The triggering techniques used in the RTLP have been described in detail by Laroche et al. (1985, 1989a, and 1991). Two basic rocket-and-wire methods were used at KSC; in both, a spool of fine Kevlar (TM)-wrapped copper wire was raised by a meter-long, plastic-bodied, black-power-fueled rocket. (This approach of raising the spool was pioneered at the RTLP in 1983. Previously a spool of cotton-wrapped steel wire had been mounted on the ground, and the rocket lifted only the free end of the wire.) The rockets could reach altitudes of about one kilometer in a several seconds. The "classical" technique (sometimes called LRSG) involved unspooling a continuous, grounded wire as the rocket ascended. This method has the advantage of allowing a direct measurement of the lightning current at the base of the wire (lightning channel). The "altitude"

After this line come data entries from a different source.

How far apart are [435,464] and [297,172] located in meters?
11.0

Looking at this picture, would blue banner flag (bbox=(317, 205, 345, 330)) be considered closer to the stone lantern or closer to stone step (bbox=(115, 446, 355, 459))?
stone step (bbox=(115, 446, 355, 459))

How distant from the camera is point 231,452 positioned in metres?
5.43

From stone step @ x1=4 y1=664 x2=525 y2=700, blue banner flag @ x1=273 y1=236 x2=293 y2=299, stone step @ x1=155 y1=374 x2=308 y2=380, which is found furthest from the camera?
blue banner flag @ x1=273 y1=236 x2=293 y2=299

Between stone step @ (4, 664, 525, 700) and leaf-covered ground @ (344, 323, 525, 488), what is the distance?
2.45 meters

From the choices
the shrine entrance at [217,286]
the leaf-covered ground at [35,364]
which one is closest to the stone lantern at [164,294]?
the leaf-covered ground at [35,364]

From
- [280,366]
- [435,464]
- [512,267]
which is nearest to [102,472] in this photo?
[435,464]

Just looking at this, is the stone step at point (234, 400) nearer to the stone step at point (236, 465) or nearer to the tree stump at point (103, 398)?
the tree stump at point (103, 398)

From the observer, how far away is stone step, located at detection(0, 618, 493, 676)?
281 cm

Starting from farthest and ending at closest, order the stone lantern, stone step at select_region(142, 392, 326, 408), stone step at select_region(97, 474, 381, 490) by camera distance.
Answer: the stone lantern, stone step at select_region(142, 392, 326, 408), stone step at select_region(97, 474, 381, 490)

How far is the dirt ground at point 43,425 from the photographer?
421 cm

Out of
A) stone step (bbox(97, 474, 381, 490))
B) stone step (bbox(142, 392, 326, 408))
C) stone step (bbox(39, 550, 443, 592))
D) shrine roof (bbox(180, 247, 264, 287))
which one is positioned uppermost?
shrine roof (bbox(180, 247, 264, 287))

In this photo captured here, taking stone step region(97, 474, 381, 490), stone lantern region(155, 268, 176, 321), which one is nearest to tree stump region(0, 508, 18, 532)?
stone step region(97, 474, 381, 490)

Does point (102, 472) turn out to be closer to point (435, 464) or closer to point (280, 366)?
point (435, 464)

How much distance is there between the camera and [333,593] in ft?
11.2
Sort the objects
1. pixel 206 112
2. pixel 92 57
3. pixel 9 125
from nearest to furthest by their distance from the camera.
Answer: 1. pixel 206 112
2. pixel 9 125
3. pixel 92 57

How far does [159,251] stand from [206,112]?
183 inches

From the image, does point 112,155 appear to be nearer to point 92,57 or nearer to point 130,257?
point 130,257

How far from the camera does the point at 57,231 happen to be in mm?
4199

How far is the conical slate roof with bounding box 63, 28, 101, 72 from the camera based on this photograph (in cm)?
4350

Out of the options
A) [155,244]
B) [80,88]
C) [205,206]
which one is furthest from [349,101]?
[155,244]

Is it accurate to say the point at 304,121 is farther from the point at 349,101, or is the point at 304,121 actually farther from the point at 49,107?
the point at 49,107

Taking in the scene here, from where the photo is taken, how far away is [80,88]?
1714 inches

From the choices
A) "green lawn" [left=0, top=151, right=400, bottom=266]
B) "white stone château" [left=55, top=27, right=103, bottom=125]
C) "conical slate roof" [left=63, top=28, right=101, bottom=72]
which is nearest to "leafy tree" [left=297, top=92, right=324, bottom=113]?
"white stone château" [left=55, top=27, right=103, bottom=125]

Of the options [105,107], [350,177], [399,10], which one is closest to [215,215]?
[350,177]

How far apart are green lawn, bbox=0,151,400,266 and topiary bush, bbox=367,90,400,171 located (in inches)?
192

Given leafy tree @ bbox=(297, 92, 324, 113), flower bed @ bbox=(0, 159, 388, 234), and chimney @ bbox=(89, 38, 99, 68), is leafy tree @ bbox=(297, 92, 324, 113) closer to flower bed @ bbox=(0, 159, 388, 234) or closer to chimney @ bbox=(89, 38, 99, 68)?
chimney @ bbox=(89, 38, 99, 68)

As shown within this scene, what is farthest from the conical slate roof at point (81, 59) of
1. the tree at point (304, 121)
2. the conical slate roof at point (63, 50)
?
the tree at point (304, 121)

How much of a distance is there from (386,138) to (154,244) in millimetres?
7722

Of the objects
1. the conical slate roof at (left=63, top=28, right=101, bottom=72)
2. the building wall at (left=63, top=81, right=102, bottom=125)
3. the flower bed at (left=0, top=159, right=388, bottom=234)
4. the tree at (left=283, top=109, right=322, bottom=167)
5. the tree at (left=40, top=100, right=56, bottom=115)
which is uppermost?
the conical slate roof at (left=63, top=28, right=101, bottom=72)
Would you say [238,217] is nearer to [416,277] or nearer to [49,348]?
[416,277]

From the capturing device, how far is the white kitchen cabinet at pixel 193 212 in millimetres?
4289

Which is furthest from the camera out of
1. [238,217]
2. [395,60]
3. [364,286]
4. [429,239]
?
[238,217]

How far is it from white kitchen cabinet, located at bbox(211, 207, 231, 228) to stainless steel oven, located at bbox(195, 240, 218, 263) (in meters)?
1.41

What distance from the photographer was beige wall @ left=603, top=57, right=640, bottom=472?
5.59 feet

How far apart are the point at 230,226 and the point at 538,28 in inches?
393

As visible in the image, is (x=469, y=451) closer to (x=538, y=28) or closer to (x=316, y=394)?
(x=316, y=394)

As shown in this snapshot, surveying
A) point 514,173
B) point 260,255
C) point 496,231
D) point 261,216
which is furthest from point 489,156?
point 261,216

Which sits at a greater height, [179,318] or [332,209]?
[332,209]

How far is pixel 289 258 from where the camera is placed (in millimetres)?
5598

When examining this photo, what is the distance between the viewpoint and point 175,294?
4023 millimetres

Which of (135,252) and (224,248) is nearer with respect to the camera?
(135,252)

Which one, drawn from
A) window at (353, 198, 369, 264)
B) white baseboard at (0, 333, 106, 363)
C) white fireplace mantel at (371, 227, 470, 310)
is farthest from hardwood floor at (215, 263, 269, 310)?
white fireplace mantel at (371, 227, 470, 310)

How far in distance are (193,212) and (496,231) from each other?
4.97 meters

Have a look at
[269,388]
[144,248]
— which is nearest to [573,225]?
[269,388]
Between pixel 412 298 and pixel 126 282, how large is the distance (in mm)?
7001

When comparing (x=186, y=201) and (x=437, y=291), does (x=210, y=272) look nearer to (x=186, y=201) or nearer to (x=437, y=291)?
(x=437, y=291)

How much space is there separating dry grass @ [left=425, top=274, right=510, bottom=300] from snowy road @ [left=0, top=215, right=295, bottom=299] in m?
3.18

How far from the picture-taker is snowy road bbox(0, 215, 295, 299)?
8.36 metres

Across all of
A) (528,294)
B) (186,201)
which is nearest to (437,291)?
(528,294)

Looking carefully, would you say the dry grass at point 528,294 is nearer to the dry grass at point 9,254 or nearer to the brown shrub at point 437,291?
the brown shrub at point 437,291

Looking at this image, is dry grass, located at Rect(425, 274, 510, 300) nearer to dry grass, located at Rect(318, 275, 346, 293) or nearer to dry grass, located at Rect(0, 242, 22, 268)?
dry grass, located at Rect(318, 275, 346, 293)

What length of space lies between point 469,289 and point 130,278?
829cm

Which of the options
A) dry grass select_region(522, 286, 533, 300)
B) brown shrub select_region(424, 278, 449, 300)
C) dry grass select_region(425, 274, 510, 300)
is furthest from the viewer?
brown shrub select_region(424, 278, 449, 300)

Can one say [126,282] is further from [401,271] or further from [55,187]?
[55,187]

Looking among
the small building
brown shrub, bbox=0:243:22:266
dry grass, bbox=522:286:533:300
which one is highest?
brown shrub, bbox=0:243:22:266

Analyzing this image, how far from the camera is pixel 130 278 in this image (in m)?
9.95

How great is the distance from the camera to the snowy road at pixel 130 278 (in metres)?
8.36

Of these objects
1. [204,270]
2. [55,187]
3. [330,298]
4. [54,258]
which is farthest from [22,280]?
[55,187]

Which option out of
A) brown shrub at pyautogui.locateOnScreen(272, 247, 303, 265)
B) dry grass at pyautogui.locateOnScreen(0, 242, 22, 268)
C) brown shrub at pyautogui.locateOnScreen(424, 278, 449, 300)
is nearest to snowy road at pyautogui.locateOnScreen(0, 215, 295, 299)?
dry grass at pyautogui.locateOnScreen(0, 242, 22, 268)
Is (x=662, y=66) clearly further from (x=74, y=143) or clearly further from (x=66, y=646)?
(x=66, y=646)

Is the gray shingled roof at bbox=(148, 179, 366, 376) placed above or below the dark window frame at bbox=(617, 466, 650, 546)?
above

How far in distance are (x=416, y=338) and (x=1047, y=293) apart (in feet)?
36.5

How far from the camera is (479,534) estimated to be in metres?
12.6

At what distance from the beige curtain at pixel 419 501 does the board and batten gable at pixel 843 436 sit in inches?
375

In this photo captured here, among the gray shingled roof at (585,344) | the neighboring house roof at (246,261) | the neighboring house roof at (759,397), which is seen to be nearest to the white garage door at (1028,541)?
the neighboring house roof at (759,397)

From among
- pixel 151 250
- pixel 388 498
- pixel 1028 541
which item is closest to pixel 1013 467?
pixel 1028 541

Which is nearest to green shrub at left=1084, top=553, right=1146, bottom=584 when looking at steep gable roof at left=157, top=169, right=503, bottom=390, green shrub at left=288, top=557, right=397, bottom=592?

technique (LRSA -- also pioneered at KSC in 1987) is similar, except that the rocket unspools a few hundred meters of non-conducting line before the conducting (un-grounded) wire was paid out. Altitude triggering was developed to simulate better how lightning strikes airborne vehicles and to study the leaders that develop early in the discharge between the lower end of the triggering wire and ground. A later innovation in the altitude technique was the addition of a short length of grounded wire below the non-conducting segment (LRSAG), to facilitate studying the ground-striking process and allow direct measurement of currents in this "lightning rod." The key scientific results from these experiments are given in Section 5.4.3.